● **WHAT TO WORK ON**
Format the lines below as a JSON list of strings, one string per line with blank lines omitted, starting with the line containing "How far from the viewer" and continuing through the line containing "2.12 meters". Include only those lines.

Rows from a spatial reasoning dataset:
───

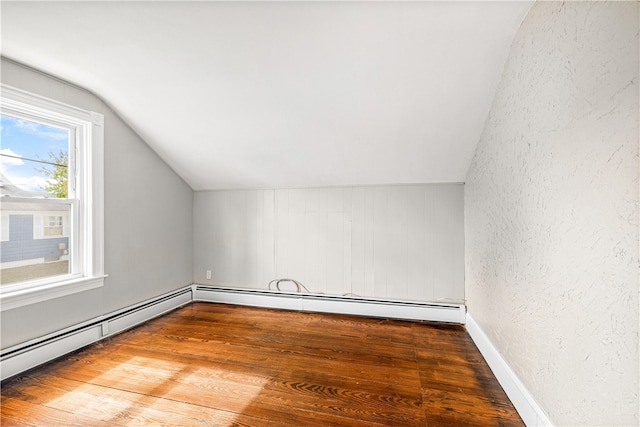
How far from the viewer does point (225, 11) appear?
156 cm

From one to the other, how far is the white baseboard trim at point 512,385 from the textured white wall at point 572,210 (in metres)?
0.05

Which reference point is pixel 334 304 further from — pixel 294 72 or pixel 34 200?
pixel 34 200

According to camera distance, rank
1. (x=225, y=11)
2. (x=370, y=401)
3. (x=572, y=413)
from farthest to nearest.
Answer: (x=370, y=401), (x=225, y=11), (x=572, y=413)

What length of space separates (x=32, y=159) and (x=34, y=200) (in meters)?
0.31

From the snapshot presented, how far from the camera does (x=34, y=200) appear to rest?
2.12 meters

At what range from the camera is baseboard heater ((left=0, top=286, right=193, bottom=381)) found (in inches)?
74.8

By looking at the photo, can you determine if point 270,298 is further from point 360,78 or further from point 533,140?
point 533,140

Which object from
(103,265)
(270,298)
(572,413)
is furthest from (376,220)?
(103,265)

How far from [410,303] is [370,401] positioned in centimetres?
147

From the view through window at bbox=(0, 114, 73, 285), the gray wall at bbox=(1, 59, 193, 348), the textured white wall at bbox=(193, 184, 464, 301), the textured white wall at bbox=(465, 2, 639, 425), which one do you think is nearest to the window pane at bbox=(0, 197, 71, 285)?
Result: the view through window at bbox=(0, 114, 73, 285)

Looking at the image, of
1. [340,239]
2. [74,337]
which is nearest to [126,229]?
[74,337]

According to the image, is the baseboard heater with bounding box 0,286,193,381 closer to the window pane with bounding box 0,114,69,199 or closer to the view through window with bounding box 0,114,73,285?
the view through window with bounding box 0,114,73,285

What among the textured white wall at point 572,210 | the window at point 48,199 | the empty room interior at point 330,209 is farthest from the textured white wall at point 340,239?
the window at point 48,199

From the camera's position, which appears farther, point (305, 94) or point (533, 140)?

───

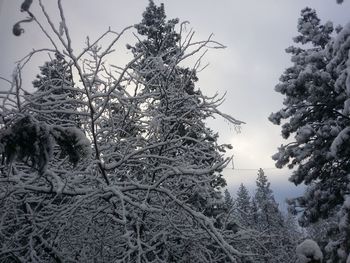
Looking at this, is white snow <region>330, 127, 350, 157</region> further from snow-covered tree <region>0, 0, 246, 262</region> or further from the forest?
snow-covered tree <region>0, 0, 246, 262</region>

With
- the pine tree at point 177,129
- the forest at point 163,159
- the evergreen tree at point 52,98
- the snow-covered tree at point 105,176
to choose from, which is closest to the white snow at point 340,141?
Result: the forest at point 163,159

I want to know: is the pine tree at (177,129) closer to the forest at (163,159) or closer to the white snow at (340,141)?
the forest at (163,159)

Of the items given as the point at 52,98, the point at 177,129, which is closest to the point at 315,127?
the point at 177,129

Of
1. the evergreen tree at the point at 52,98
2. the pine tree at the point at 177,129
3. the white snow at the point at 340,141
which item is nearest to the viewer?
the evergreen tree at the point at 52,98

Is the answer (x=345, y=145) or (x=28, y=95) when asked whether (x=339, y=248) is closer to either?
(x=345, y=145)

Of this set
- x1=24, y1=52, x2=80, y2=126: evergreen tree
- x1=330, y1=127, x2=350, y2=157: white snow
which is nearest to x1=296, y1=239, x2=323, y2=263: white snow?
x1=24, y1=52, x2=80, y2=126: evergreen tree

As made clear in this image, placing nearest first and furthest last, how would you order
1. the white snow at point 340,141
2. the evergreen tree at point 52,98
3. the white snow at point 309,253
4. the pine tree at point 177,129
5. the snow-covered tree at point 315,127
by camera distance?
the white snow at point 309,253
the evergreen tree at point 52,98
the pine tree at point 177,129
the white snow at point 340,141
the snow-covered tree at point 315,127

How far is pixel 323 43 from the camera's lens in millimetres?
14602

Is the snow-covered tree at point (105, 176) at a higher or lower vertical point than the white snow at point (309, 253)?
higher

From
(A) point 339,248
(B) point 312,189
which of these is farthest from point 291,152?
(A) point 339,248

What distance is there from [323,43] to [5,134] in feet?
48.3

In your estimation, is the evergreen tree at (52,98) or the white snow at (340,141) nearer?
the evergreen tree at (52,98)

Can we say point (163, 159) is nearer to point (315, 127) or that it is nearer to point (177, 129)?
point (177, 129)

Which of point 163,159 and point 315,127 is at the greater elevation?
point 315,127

───

● **SOLUTION FOR THIS PROBLEM**
[
  "How far from the viewer does point (225, 11) appear?",
  "156 cm",
  "From one to the other, how far is the white baseboard trim at point 512,385 from the textured white wall at point 572,210 (in metres)?",
  "0.05",
  "Which reference point is pixel 334 304 further from — pixel 294 72 or pixel 34 200?",
  "pixel 34 200",
  "According to camera distance, rank",
  "1. (x=225, y=11)",
  "2. (x=370, y=401)",
  "3. (x=572, y=413)",
  "from farthest to nearest.",
  "Answer: (x=370, y=401), (x=225, y=11), (x=572, y=413)",
  "What length of space separates (x=32, y=159) and (x=34, y=200) (in meters)?",
  "0.31",
  "From the snapshot presented, how far from the camera does (x=34, y=200) appear to rest?",
  "2.12 meters"
]